FABRAP
- Type: Private
- Industry: Architecture
- Predecessor: Finch Barnes and Paschal Alexander and Rothschild
- Founded: 1958
- Defunct: 1984
- Fate: merged
- Successor: Rosser International
- Headquarters: Atlanta, Georgia,
- Products: stadiums, headquarters, homes

= FABRAP =

The Coca-Cola headquarters in Atlanta, Georgia, designed by FABRAP and completed in 1979.

FABRAP, or Finch, Alexander, Barnes, Rothschild and Paschal, was an architectural firm founded in Atlanta, Georgia in 1958. They specialized in sports stadiums, and developed the headquarters for several major Atlanta businesses.

==History==
In 1948 James H. "Bill" Finch and Miller Barnes, two Georgia Institute of Technology graduates, joined to form architectural firm Finch and Barnes. Caraker Paschal, also a Georgia Tech graduate, became a partner in 1957 to form Finch Barnes and Paschal. In 1958 Cecil Alexander and Bernard "Rocky" Rothschild joined the firm to create FABRAP. FABRAP embraced the International style popular at the time.

FABRAP partnered with Heery and Heery, another major Atlanta architecture firm, in 1965 to develop the Atlanta–Fulton County Stadium.

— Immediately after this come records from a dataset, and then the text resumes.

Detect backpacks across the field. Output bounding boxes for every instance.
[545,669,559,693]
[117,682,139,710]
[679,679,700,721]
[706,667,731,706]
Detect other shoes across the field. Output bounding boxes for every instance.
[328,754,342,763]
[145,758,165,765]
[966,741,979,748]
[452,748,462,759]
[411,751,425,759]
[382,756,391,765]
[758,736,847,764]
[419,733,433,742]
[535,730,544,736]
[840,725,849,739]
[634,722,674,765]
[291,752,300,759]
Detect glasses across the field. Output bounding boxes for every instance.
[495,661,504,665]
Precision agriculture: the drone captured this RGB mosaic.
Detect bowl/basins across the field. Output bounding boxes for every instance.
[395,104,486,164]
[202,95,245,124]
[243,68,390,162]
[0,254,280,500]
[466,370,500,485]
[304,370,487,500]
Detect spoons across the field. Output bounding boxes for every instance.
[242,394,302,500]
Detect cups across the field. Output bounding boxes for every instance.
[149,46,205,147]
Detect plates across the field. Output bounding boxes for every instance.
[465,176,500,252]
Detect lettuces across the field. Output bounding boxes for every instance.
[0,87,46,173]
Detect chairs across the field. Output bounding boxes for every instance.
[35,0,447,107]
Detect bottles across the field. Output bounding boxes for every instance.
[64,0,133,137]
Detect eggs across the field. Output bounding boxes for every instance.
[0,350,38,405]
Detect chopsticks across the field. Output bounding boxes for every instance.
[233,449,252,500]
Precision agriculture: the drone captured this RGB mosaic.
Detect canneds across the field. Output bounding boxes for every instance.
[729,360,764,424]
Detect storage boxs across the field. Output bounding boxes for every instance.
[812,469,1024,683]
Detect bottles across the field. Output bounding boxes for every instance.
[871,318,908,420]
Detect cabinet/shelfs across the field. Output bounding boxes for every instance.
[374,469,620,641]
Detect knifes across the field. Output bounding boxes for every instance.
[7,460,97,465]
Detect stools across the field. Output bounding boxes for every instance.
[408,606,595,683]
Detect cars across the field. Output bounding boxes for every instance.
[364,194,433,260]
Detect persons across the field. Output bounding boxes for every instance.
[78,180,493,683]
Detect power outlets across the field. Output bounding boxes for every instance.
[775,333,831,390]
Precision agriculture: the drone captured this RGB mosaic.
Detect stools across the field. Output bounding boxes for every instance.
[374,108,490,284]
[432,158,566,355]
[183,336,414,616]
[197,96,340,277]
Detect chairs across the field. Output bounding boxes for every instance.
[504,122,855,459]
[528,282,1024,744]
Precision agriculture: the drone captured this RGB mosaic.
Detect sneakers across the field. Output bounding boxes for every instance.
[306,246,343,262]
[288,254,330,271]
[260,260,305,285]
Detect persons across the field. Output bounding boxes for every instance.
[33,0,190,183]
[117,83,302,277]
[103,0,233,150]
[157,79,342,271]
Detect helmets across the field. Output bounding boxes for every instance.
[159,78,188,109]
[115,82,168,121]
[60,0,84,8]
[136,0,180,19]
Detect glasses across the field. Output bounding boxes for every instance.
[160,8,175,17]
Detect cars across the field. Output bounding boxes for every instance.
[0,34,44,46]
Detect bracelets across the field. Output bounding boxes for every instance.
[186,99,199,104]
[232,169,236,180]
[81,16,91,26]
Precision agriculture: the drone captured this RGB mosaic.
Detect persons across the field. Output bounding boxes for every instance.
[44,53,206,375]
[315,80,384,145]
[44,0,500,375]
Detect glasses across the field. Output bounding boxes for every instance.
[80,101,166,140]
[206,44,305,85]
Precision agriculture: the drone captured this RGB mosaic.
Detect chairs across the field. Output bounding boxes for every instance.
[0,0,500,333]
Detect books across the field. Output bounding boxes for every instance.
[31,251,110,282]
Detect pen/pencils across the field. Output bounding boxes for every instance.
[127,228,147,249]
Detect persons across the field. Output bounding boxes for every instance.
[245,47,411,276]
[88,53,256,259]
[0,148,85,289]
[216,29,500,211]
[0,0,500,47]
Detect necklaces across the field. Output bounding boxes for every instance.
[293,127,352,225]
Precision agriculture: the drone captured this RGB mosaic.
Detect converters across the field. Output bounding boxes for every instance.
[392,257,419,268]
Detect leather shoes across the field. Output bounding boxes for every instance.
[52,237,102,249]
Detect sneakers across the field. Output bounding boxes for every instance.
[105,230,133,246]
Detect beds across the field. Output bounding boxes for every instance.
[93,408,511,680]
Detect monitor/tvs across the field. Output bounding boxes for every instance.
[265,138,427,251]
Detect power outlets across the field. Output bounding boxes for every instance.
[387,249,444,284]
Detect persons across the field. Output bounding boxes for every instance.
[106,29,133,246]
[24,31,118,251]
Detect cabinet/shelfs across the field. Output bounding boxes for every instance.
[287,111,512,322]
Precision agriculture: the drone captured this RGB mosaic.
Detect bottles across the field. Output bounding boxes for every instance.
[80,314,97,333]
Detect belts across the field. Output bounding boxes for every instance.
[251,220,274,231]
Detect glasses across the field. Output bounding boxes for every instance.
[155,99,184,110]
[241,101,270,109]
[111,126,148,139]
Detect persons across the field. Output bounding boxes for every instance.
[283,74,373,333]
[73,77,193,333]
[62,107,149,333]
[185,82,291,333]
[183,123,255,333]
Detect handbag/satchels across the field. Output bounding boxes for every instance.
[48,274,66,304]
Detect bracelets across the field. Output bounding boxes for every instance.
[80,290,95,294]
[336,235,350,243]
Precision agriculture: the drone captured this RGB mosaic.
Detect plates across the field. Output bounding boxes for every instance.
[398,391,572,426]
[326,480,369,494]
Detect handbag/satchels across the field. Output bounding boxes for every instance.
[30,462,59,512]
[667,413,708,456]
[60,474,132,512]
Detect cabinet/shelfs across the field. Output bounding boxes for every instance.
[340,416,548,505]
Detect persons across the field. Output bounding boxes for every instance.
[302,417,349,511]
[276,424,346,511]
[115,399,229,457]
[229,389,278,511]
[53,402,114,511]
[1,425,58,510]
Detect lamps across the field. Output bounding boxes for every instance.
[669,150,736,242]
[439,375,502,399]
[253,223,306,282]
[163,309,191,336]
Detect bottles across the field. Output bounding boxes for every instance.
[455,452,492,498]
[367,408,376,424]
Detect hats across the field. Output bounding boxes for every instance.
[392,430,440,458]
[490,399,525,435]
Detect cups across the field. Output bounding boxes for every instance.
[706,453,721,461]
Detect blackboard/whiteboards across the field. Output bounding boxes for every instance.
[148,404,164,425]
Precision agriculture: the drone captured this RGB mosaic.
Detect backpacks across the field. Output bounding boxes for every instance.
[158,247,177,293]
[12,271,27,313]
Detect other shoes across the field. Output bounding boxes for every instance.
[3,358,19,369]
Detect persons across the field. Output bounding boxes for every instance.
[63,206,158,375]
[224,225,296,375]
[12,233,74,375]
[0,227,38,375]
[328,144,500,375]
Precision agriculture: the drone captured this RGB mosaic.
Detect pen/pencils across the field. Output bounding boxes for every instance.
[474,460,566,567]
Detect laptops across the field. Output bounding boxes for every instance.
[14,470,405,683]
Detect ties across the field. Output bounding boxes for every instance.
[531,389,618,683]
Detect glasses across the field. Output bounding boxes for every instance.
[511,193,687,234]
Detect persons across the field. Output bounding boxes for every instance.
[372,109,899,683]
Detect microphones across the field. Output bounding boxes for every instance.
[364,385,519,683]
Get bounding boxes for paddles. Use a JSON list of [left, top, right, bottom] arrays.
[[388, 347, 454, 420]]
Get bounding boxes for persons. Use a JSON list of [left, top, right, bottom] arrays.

Following the quick completion of this stadium, the partnership gained a large business in developing sports facilities, including the $45 million Riverfront Stadium in Cincinnati, Ohio in 1970. FABRAP was hired and partnered with other firms to develop the headquarters for First National Bank in 1966, Coca-Cola in 1979, and Southern Bell in 1982.

In 1984 FABRAP merged with Atlanta engineering firm Rosser White Hobbs Davidson McClellan Kelly to form Rosser Fabrap International. In 1993 the firm was renamed Rosser International.